Many very useful tools use the gRPC interface directly, and having been built against the default installation – which provides cluster-wide access – may fail once security configurations have been applied. RBAC policies are controlled by you or by the cluster operator, and either can be adjusted for the tool, or the tool can be configured to work properly within the constraints of specific RBAC policies applied to Tiller. The same may need to be done if the gRPC endpoint is secured: the tools need their own secure TLS configuration in order to use a specific Tiller instance. The combination of RBAC policies and a secured gRPC endpoint configured in conjunction with gRPC tools enables you to control your cluster environment as you should.

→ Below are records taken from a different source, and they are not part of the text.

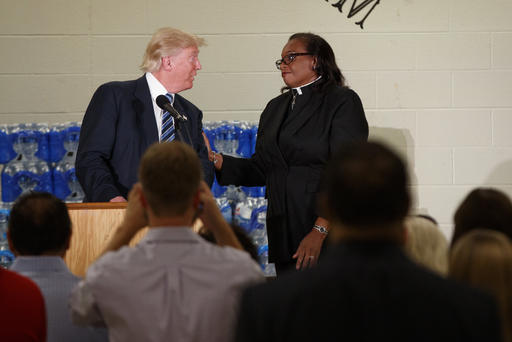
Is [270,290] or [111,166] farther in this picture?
[111,166]

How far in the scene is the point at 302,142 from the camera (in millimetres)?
3016

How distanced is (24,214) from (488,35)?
362cm

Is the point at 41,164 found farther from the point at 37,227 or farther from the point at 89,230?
the point at 37,227

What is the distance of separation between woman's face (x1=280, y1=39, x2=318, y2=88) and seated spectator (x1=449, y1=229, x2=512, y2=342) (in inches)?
73.1

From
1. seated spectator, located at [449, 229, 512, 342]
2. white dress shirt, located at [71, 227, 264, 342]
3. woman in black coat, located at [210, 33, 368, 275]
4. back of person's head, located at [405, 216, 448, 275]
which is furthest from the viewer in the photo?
woman in black coat, located at [210, 33, 368, 275]

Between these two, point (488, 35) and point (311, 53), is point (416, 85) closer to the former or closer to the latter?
point (488, 35)

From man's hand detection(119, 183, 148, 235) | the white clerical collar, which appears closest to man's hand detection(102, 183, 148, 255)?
man's hand detection(119, 183, 148, 235)

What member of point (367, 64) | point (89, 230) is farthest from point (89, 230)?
point (367, 64)

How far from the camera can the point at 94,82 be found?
461 centimetres

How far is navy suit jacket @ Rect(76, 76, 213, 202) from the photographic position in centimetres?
286

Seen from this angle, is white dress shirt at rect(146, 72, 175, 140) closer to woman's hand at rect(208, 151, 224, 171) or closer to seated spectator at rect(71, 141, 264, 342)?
woman's hand at rect(208, 151, 224, 171)

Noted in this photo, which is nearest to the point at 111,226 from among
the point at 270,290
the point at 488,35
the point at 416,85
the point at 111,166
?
the point at 111,166

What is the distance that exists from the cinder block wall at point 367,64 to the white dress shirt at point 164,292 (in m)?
3.24

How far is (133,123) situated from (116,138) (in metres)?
0.10
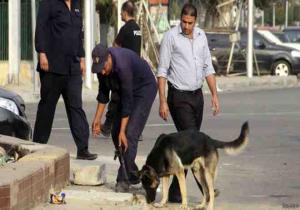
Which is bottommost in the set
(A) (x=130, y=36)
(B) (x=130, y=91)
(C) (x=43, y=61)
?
(B) (x=130, y=91)

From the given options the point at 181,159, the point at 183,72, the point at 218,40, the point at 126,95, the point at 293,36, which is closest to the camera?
the point at 181,159

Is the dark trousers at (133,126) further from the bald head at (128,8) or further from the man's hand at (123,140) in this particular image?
the bald head at (128,8)

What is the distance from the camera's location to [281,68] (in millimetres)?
31250

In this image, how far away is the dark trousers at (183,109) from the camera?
8.74 meters

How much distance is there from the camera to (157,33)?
27891mm

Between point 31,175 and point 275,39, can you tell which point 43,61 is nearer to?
point 31,175

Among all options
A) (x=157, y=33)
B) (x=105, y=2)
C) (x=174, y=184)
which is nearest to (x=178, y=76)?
(x=174, y=184)

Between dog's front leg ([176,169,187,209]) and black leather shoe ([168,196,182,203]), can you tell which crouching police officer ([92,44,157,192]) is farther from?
dog's front leg ([176,169,187,209])

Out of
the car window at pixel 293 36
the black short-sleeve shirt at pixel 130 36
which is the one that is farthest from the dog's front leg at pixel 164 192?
the car window at pixel 293 36

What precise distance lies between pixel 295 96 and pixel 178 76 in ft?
47.1

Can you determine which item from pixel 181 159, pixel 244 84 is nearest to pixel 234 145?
pixel 181 159

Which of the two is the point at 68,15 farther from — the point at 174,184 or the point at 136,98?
the point at 174,184

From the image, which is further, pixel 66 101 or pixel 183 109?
pixel 66 101

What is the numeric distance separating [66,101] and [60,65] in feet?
1.44
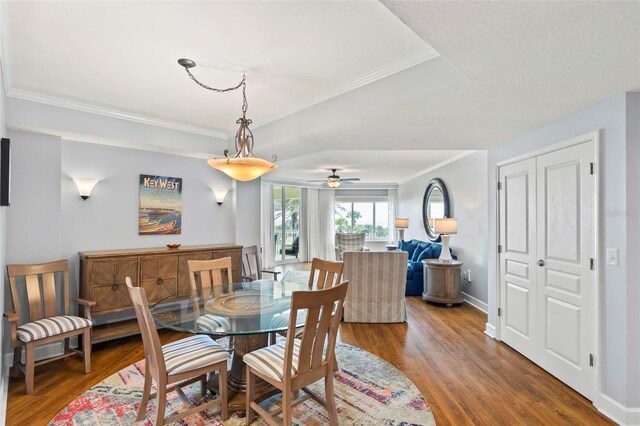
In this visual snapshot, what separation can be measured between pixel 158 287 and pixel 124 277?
1.21ft

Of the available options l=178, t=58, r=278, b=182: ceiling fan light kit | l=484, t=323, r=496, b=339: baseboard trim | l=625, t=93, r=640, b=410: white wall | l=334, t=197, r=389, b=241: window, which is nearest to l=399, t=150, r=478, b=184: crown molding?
l=334, t=197, r=389, b=241: window

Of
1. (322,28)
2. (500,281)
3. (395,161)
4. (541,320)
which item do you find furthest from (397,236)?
(322,28)

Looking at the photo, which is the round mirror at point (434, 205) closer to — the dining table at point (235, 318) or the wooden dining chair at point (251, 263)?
Answer: the wooden dining chair at point (251, 263)

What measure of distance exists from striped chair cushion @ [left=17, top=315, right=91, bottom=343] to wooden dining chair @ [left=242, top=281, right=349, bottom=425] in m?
1.82

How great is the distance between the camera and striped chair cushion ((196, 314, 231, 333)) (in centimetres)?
206

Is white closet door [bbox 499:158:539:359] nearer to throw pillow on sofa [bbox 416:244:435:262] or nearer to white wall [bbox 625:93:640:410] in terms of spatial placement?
white wall [bbox 625:93:640:410]

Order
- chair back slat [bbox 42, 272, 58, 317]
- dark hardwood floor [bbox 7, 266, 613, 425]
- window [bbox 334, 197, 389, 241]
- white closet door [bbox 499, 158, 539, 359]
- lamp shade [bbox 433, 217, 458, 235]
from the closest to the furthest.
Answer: dark hardwood floor [bbox 7, 266, 613, 425], chair back slat [bbox 42, 272, 58, 317], white closet door [bbox 499, 158, 539, 359], lamp shade [bbox 433, 217, 458, 235], window [bbox 334, 197, 389, 241]

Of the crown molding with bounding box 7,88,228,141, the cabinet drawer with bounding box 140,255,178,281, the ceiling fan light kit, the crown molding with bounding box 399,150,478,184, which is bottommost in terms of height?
the cabinet drawer with bounding box 140,255,178,281

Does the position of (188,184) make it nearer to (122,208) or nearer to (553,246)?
(122,208)

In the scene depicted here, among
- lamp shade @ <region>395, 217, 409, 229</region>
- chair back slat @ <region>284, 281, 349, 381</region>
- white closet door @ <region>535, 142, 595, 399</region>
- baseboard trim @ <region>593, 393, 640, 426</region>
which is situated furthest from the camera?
lamp shade @ <region>395, 217, 409, 229</region>

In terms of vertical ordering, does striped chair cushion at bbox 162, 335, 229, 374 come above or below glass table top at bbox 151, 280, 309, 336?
below

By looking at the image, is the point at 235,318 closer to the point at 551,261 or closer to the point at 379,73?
the point at 379,73

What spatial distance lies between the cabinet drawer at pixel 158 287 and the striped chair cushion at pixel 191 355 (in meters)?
1.55

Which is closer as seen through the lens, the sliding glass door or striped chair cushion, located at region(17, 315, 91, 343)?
striped chair cushion, located at region(17, 315, 91, 343)
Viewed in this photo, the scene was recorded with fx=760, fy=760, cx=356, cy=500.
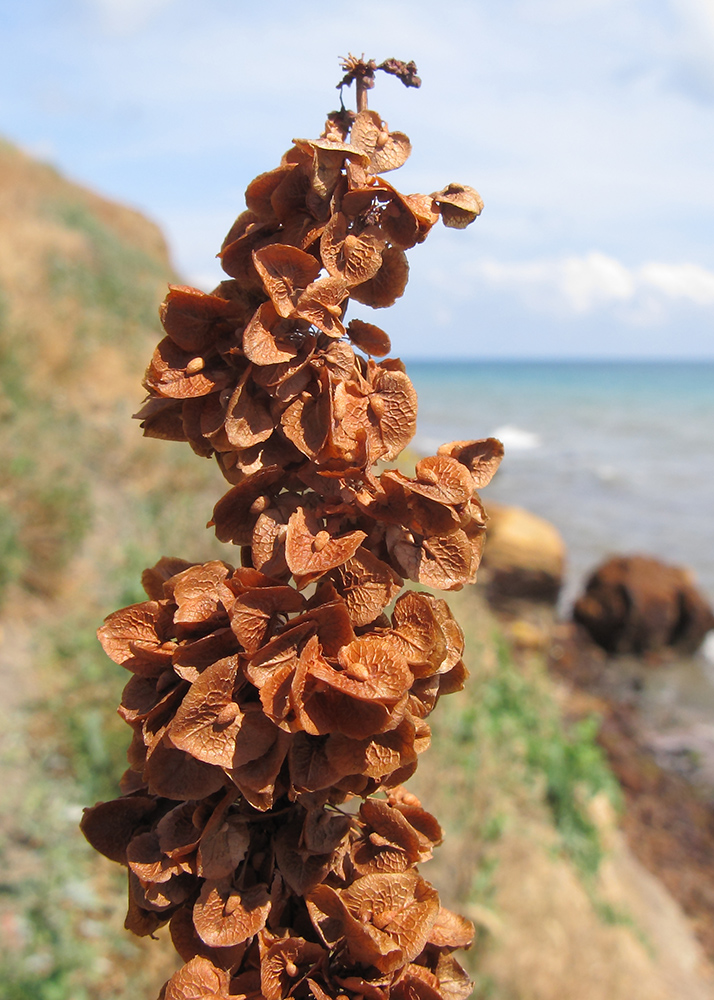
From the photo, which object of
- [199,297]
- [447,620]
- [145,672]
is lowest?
[145,672]

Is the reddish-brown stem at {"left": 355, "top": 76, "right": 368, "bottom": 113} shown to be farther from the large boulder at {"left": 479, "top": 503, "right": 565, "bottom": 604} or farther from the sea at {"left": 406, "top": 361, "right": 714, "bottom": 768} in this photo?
the large boulder at {"left": 479, "top": 503, "right": 565, "bottom": 604}

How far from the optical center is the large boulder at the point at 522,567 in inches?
434

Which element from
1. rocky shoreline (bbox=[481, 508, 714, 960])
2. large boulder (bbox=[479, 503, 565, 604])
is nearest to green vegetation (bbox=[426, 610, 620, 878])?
rocky shoreline (bbox=[481, 508, 714, 960])

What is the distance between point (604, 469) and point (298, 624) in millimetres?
23589

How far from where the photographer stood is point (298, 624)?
0.96 meters

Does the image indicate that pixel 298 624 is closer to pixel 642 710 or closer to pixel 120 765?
pixel 120 765

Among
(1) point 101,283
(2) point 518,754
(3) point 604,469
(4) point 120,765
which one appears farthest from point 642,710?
(3) point 604,469

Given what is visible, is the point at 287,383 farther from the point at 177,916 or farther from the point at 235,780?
the point at 177,916

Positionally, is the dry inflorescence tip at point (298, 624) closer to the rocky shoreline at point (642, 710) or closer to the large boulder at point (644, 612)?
the rocky shoreline at point (642, 710)

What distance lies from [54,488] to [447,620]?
5115 millimetres

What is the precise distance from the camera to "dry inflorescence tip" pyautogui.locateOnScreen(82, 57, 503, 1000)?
969mm

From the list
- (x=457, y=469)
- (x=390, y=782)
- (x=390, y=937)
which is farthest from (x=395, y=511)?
(x=390, y=937)

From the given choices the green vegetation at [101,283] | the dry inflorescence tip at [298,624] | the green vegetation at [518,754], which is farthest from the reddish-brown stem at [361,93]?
the green vegetation at [101,283]

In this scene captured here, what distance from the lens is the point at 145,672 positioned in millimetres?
1070
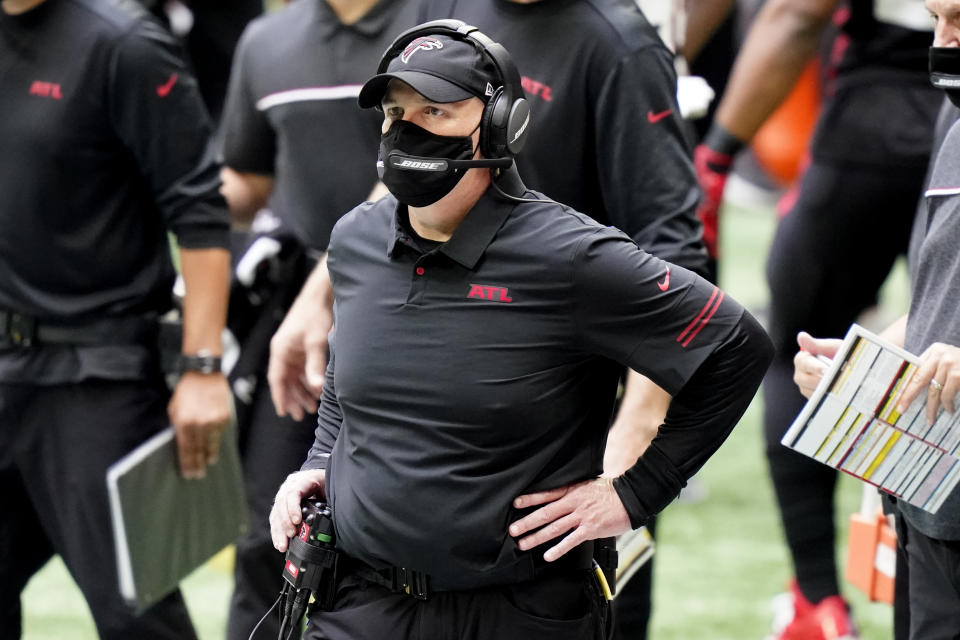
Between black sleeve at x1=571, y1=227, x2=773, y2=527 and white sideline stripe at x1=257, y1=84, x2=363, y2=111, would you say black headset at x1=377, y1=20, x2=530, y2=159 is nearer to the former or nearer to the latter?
black sleeve at x1=571, y1=227, x2=773, y2=527

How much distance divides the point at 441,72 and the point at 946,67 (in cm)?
92

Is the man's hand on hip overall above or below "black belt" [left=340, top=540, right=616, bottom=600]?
above

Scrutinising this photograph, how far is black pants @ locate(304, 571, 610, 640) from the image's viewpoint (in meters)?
2.79

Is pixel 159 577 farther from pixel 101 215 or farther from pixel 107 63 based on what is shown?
pixel 107 63

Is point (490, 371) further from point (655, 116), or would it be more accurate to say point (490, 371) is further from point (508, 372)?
point (655, 116)

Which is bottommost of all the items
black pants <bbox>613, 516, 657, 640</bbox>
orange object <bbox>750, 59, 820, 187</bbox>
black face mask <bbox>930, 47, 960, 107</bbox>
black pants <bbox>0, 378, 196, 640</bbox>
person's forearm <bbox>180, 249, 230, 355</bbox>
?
orange object <bbox>750, 59, 820, 187</bbox>

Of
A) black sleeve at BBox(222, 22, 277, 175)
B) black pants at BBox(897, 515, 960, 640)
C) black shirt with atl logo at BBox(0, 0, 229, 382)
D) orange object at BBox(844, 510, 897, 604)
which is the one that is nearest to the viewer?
black pants at BBox(897, 515, 960, 640)

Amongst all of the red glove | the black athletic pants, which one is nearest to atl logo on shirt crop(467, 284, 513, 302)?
the red glove

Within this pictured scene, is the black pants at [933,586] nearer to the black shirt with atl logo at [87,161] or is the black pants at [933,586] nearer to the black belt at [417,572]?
the black belt at [417,572]

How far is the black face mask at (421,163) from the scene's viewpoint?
2730 millimetres

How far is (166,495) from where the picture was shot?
155 inches

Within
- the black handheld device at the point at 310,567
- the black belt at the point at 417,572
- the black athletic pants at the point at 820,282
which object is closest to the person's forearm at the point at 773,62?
the black athletic pants at the point at 820,282

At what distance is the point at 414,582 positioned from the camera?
109 inches

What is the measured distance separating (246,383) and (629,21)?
1411mm
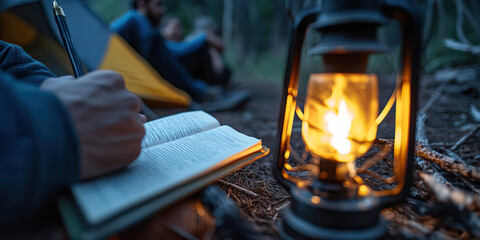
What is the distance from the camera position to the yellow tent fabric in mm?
2431

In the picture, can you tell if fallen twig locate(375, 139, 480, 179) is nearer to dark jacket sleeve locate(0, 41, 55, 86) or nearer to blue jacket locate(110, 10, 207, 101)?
dark jacket sleeve locate(0, 41, 55, 86)

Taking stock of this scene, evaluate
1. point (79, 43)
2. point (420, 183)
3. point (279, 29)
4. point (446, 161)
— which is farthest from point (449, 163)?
point (279, 29)

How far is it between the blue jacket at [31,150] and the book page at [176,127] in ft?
1.22

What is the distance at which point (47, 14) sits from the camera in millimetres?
2205

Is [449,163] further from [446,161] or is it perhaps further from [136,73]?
[136,73]

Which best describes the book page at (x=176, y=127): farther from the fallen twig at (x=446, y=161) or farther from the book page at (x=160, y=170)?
the fallen twig at (x=446, y=161)

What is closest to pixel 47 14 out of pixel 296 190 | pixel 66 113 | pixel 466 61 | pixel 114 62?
pixel 114 62

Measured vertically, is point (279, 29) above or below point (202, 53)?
above

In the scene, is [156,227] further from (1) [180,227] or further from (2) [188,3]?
(2) [188,3]

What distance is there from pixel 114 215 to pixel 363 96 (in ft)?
1.92

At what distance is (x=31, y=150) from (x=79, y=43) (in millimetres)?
2268

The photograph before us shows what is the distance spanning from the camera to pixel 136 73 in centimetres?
248

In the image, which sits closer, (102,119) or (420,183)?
(102,119)

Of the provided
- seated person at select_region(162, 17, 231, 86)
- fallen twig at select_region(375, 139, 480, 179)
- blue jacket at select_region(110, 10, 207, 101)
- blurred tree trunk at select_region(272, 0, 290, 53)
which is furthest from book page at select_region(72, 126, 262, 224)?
blurred tree trunk at select_region(272, 0, 290, 53)
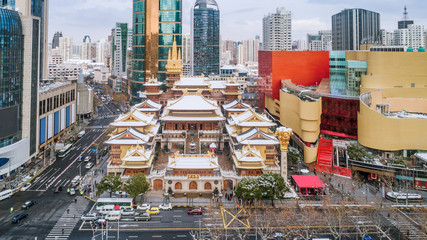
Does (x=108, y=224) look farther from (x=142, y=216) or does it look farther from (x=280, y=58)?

Best Practices for Securing Helm and Tiller

The following guidelines reiterate the Best Practices for securing Helm and Tiller and using them correctly.

  1. Create a cluster with RBAC enabled
  2. Configure each Tiller gRPC endpoint to use a separate TLS certificate
  3. Release information should be a Kubernetes Secret
  4. Install one Tiller per user, team, or other organizational entity with the --service-account flag, Roles, and RoleBindings
  5. Use the --tiller-tls-verify option with helm init and the --tls flag with other Helm commands to enforce verification

If these steps are followed, an example helm init command might look something like this:

$ helm init \
--override 'spec.template.spec.containers[0].command'='{/tiller,--storage=secret}' \
--tiller-tls \
--tiller-tls-verify \
--tiller-tls-cert=cert.pem \
--tiller-tls-key=key.pem \
--tls-ca-cert=ca.pem \

This command will start Tiller with strong authentication over gRPC, release information stored in a Kubernetes Secret, and a service account to which RBAC policies have been applied.